begin RECORDS TO PROCESS

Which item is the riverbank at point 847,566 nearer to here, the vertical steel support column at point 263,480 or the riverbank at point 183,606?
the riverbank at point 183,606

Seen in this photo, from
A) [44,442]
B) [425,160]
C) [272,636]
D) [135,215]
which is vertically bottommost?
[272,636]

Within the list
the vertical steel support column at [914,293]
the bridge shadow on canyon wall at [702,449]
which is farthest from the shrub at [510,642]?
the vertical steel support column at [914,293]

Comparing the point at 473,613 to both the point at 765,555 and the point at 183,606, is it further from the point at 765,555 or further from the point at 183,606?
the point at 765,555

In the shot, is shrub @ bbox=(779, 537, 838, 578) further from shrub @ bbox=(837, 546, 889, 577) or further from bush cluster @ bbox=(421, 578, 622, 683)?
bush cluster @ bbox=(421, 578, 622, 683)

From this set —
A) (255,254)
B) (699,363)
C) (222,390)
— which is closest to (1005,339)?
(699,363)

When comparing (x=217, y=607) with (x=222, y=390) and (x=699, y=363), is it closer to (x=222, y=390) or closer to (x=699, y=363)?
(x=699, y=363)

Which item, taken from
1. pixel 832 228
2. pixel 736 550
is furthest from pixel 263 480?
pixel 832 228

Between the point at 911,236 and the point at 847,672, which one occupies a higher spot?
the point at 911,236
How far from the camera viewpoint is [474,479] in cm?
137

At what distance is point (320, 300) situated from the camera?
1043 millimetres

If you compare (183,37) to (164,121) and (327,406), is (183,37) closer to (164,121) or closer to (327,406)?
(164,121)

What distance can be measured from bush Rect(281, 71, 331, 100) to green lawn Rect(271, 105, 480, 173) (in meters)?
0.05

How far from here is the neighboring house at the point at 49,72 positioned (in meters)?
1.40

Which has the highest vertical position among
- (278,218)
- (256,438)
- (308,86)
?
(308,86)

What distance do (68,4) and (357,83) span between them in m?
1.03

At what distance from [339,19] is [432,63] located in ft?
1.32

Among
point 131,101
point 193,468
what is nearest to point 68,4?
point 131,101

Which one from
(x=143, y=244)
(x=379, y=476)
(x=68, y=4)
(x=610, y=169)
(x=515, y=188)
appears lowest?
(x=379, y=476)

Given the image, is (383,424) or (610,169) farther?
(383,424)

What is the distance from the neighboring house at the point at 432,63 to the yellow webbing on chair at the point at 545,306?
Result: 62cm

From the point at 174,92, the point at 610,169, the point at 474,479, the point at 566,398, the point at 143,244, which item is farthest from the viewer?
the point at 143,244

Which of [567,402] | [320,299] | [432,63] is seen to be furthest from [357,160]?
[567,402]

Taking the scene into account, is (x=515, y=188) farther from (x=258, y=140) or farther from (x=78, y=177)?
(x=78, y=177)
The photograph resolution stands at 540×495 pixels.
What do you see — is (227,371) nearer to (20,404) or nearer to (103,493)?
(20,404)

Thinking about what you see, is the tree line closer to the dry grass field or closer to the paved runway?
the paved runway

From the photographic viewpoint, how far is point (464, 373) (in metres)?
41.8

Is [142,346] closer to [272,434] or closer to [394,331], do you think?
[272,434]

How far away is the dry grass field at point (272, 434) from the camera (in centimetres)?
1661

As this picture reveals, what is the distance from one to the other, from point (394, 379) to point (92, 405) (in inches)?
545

end RECORDS TO PROCESS

> **CHALLENGE**:
Render every line of the entries above as a JSON list of strings, one string per line, leaving out blank lines.

> **RESULT OF THE TASK**:
[
  "Which item is the riverbank at point 847,566 nearer to here, the vertical steel support column at point 263,480 or the riverbank at point 183,606?",
  "the riverbank at point 183,606",
  "Seen in this photo, from",
  "A) [44,442]",
  "B) [425,160]",
  "C) [272,636]",
  "D) [135,215]",
  "which is vertically bottommost?",
  "[272,636]",
  "Within the list",
  "the vertical steel support column at [914,293]",
  "the bridge shadow on canyon wall at [702,449]",
  "which is farthest from the shrub at [510,642]?",
  "the vertical steel support column at [914,293]",
  "Comparing the point at 473,613 to both the point at 765,555 and the point at 183,606, is it further from the point at 765,555 or further from the point at 183,606?",
  "the point at 765,555",
  "In the shot, is shrub @ bbox=(779, 537, 838, 578) further from shrub @ bbox=(837, 546, 889, 577) or further from bush cluster @ bbox=(421, 578, 622, 683)?",
  "bush cluster @ bbox=(421, 578, 622, 683)",
  "From this set —",
  "A) (255,254)",
  "B) (699,363)",
  "C) (222,390)",
  "— which is closest to (1005,339)?",
  "(699,363)",
  "When comparing (x=217, y=607) with (x=222, y=390) and (x=699, y=363), is it closer to (x=222, y=390) or closer to (x=699, y=363)?",
  "(x=699, y=363)",
  "Which item, taken from",
  "1. pixel 832 228",
  "2. pixel 736 550",
  "is furthest from pixel 263 480?",
  "pixel 832 228",
  "Between the point at 911,236 and the point at 847,672, which one occupies a higher spot?",
  "the point at 911,236",
  "How far from the camera viewpoint is [474,479] in cm?",
  "137",
  "At what distance is point (320, 300) situated from the camera?",
  "1043 millimetres",
  "If you compare (183,37) to (164,121) and (327,406), is (183,37) closer to (164,121) or closer to (327,406)?",
  "(164,121)",
  "What distance can be measured from bush Rect(281, 71, 331, 100) to green lawn Rect(271, 105, 480, 173) (in meters)?",
  "0.05",
  "How far from here is the neighboring house at the point at 49,72 positioned (in meters)?",
  "1.40",
  "Which has the highest vertical position among",
  "- (278,218)",
  "- (256,438)",
  "- (308,86)",
  "?",
  "(308,86)",
  "What distance do (68,4) and (357,83) span between them in m?",
  "1.03",
  "At what distance from [339,19] is [432,63] located in ft?",
  "1.32",
  "Among",
  "point 131,101",
  "point 193,468",
  "what is nearest to point 68,4?",
  "point 131,101",
  "Which one from",
  "(x=143, y=244)",
  "(x=379, y=476)",
  "(x=68, y=4)",
  "(x=610, y=169)",
  "(x=515, y=188)",
  "appears lowest?",
  "(x=379, y=476)",
  "Given the image, is (383,424) or (610,169) farther?",
  "(383,424)",
  "What is the distance from the neighboring house at the point at 432,63 to the yellow webbing on chair at the point at 545,306?",
  "Result: 62cm",
  "From the point at 174,92, the point at 610,169, the point at 474,479, the point at 566,398, the point at 143,244, which item is farthest from the viewer?",
  "the point at 143,244",
  "Which of [567,402] | [320,299] | [432,63] is seen to be furthest from [357,160]?",
  "[567,402]",
  "Taking the scene into account, is (x=515, y=188) farther from (x=258, y=140) or farther from (x=78, y=177)?",
  "(x=78, y=177)",
  "The photograph resolution stands at 540×495 pixels.",
  "What do you see — is (227,371) nearer to (20,404) or nearer to (103,493)?",
  "(20,404)",
  "Thinking about what you see, is the tree line closer to the dry grass field or closer to the paved runway?",
  "the paved runway",
  "From the photographic viewpoint, how far is point (464, 373) (in metres)?",
  "41.8",
  "Is [142,346] closer to [272,434] or closer to [394,331], do you think?",
  "[272,434]",
  "How far away is the dry grass field at point (272, 434) from the camera (in centimetres)?",
  "1661",
  "As this picture reveals, what is the distance from one to the other, from point (394, 379) to point (92, 405) (in inches)?",
  "545"
]